Task details
If an entry below holds a picture, skip the picture and copy everything else exactly.

● ● ●

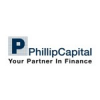 Phillip Capital Group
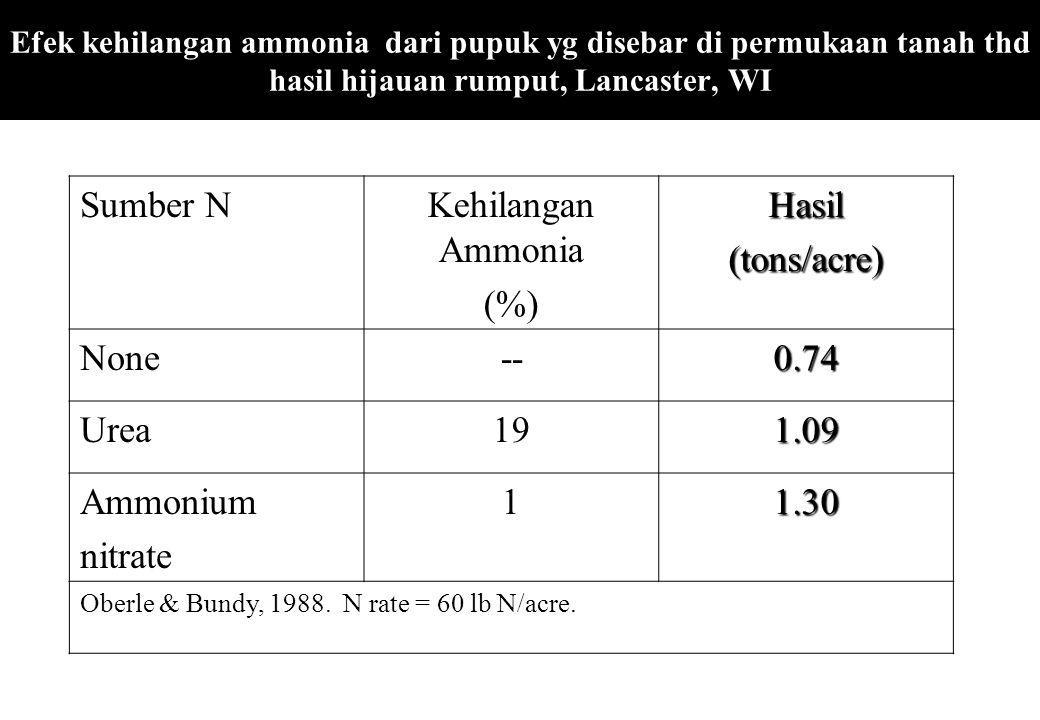 Efek kehilangan ammonia dari pupuk yg disebar di permukaan tanah thd hasil hijauan rumput, Lancaster, WI Sumber NKehilangan Ammonia (%)Hasil(tons/acre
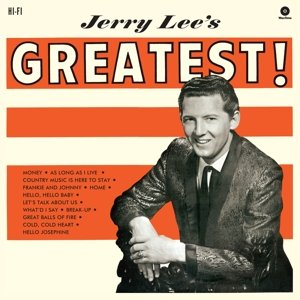 Jerry Lee's Greatest!+2 Bonus Tracks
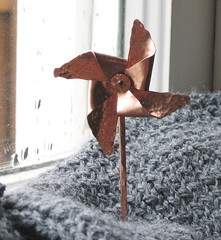 Copper Pinwheel Shawl Pin 2
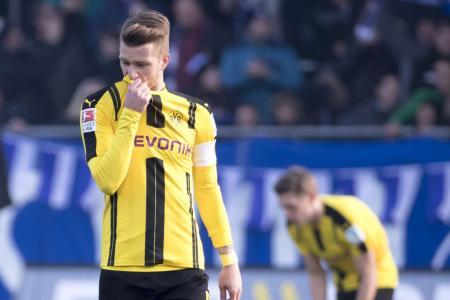 Which Dortmund will show up?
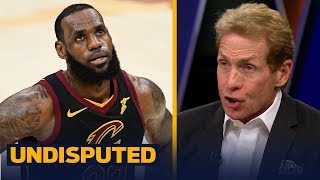 Skip Bayless and Shannon Sharpe discuss LeBron
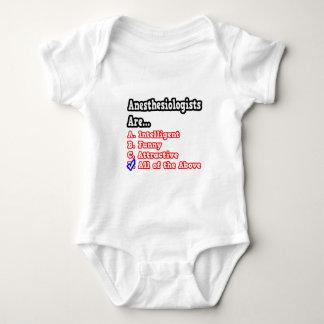Anesthesiologist Quiz...Joke Baby Bodysuit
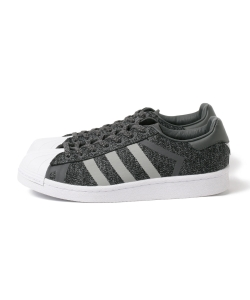 adidas Originals by White Mountaineering / SUPERSTAR WM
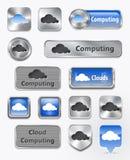 Colección de computación de la nube y de elementos de la nube Imagen de archivo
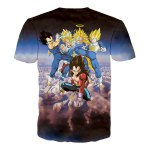 3D Cartoon Dragonball Figure Print Round Neck Short Sleeves T-Shirt For Men for sale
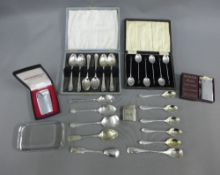 Set of six Arts & Crafts silver teaspoons, with coloured hardstone terminals, designed by Norah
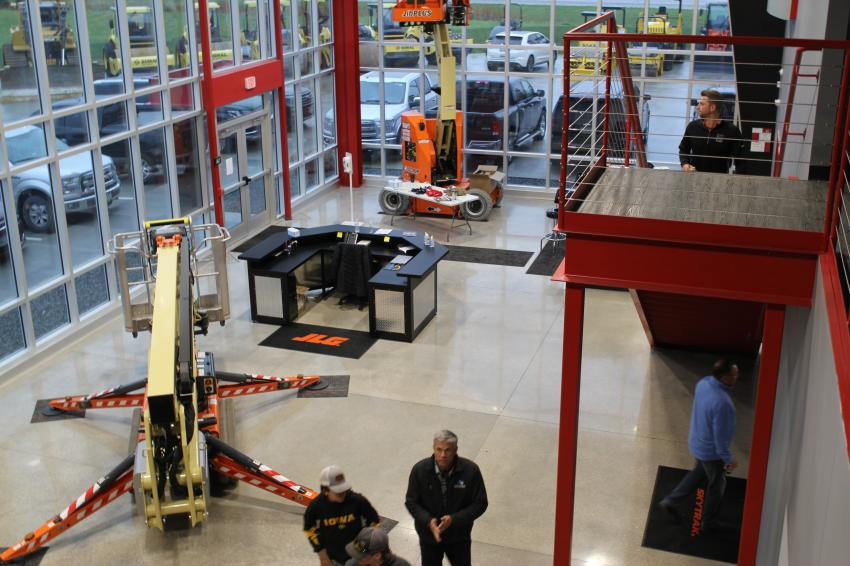 Equipment is on display in the lobby of Mid Country Machinery's newest location — 3509 Franklin Street S, Bondurant, Iowa.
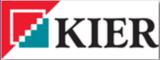 Kier Living Northern - Hambleton Chase Logo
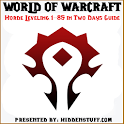 World Warcraft Horde LVL 1-85
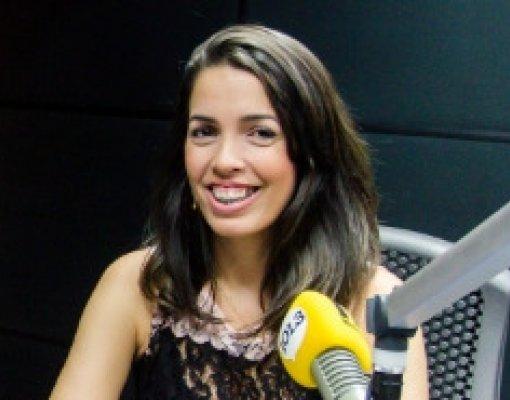 Nardele Gomes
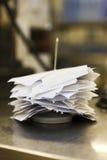 Cuentas de Resturant Fotografía de archivo libre de regalías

● ● ●

Output
 Phillip Capital Group
 Efek kehilangan ammonia dari pupuk yg disebar di permukaan tanah thd hasil hijauan rumput, Lancaster, WI Sumber NKehilangan Ammonia (%)Hasil(tons/acre
 Jerry Lee's Greatest!+2 Bonus Tracks
 Copper Pinwheel Shawl Pin 2
 Which Dortmund will show up?
 Skip Bayless and Shannon Sharpe discuss LeBron
Anesthesiologist Quiz...Joke Baby Bodysuit
 adidas Originals by White Mountaineering / SUPERSTAR WM
 Colección de computación de la nube y de elementos de la nube Imagen de archivo
 3D Cartoon Dragonball Figure Print Round Neck Short Sleeves T-Shirt For Men for sale
 Set of six Arts & Crafts silver teaspoons, with coloured hardstone terminals, designed by Norah
 Equipment is on display in the lobby of Mid Country Machinery's newest location — 3509 Franklin Street S, Bondurant, Iowa.
 Kier Living Northern - Hambleton Chase Logo
 World Warcraft Horde LVL 1-85
 Nardele Gomes
 Cuentas de Resturant Fotografía de archivo libre de regalías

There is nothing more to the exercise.